29.8.09

É só mais um dia...

Um dia ela acordou e, sozinha, resolveu andar pela rua meio sem propósito nenhum. Surpreendeu-se ao perceber que não conhecia o novo porteiro. Devia ter começado naquele dia porque sua vida absolutamente irregular lhe permitia conhecer os funcionários de todos os turnos. Entrou na padaria e também nenhum dos funcionários fazia parte do grupo antigo. O que teria acontecido? Demitidos em massa? Serviçais, educados, baratinhos e que conheciam todo mundo por que estavam fazendo a mesma coisa de suas vidas há muito tempo. Na banca o senhor sem braço não estava. Na rua, nenhuma das crianças que estavam aqui ontem estava ali hoje. São todas novas. Como novas são as atendentes do supermercado. E o chinês?Onde está a família toda? Quem são esses chineses que agora ocupam o lugar se comportando praticamente da mesma forma, como seres sem subjetividade que tantas vezes parecem ser?

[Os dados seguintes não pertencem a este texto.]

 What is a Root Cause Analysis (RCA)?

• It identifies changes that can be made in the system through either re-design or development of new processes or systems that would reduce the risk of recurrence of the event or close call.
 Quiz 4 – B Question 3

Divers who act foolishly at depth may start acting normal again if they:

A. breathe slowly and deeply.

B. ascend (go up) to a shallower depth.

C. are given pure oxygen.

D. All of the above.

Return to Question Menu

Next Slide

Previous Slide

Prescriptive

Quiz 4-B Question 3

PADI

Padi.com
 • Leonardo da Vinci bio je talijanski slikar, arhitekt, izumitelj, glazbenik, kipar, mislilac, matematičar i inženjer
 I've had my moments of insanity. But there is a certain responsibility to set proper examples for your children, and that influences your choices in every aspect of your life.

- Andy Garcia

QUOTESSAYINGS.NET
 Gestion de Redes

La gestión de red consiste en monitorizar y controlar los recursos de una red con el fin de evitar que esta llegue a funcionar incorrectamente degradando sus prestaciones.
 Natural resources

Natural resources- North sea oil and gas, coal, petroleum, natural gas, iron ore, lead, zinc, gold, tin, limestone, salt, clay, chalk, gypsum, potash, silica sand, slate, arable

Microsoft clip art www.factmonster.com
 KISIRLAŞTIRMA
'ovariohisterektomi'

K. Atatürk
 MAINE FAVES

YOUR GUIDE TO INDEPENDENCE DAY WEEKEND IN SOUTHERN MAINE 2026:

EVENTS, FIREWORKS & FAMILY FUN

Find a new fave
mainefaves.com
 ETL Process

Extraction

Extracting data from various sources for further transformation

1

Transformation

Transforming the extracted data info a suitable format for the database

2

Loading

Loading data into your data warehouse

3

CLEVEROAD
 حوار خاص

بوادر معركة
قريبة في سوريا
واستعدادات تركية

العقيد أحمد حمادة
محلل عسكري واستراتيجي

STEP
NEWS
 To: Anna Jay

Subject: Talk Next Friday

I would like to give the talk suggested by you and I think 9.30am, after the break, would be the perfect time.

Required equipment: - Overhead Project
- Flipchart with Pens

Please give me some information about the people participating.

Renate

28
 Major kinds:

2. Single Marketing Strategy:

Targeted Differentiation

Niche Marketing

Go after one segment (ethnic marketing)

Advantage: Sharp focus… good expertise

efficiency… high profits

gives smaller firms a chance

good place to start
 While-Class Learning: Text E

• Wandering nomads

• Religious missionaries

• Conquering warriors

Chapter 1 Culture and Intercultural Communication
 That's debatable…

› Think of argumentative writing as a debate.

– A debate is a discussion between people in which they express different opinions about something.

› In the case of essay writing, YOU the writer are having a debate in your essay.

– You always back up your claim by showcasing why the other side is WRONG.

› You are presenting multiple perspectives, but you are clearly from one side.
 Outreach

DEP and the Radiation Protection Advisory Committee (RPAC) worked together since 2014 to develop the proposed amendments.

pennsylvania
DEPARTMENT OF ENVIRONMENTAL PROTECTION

Começava a estranhar. Algo não fazia sentido. Pensou em um lugar onde com certeza encontraria pessoas conhecidas. Correu para o bar e não encontrou ninguém. Chegou no seu trabalho e tudo continuava da mesma forma, mas com pessoas absolutamente estranhas subitamente tomada por um ar de quem é você. Como se um elemento estranho adentrasse o solo sagrado dos medíocres seres que, constantemente inferiorizados pelo mundo, precisam se sentir especial em alguma coisa ou lugar. Saiu e correu até o restaurante em que jantava todos os dias. Ninguém. Nem mesmo o dono, um velhinho que provavelmente sairia do balcão para o cemitério. Bateu na casa de conhecidos e outras pessoas atenderam, respondendo sempre não saber de quem ela perguntava. O seu Antônio, morador de rua. Sim. Aquele velhinho que fica na esquina desde sempre. Ele não pode ter saído dali. Se tivesse lugar melhor para ficar já teria ido. Ele que não escolhe nada. Ele que não é nada, só uma parte da paisagem urbana. Ele que é, no máximo, um tema de pesquisa acadêmica. Ele não pode ter procurado outra vida. Ele está no lugar de sempre. Corre até lá e no lugar de seu Antônio... um outro Antônio igual mas diferente.

Depois de muita insistência e busca, entendeu que não conhecia mais ninguém no mundo e que ninguém a conhecia. Não se tratava do que ela preferia, mas de como as coisas eram. Não se tratava de sensação, mas da solidão concreta.

Sentiu uma tristeza que parecia ser de outros tempos. Como se aquilo o que estava acontecendo na verdade não fosse novidade nenhuma. Apenas havia se cristalizado na realidade o que sempre foi. Ela apenas chegava à condição primordial e última do ser humano: ser sozinho.Percebeu que, no fundo, nada havia mudado.Entendendo isso, se tranquilizou e continuou a viver.

3 comentários:

disse...

a condição primordial do ser humano é ser "junto". não é à toa que a gente nasce grudado. a última é uma escolha, às vezes nem tão acertada.

Cathola disse...

Opção? Talvez não seja tão simples assim...

strl disse...

Gostei do "solidão concreta", bem marxista! Fala mais sobre re-conhecer-se (conhecer a si mesmo nos olhos do outro, dos outros). Não mais nos reconhecemos por algumas razões:1.nós mudamos; 2.os outros mudam e 3.não sabemos pra onde estamos mudando pois tudo parece "igual mas diferente". Até agora, os capitalistas se dedicam apenas a transformar o mundo e os filósofos já se esqueceram de interpretá-lo.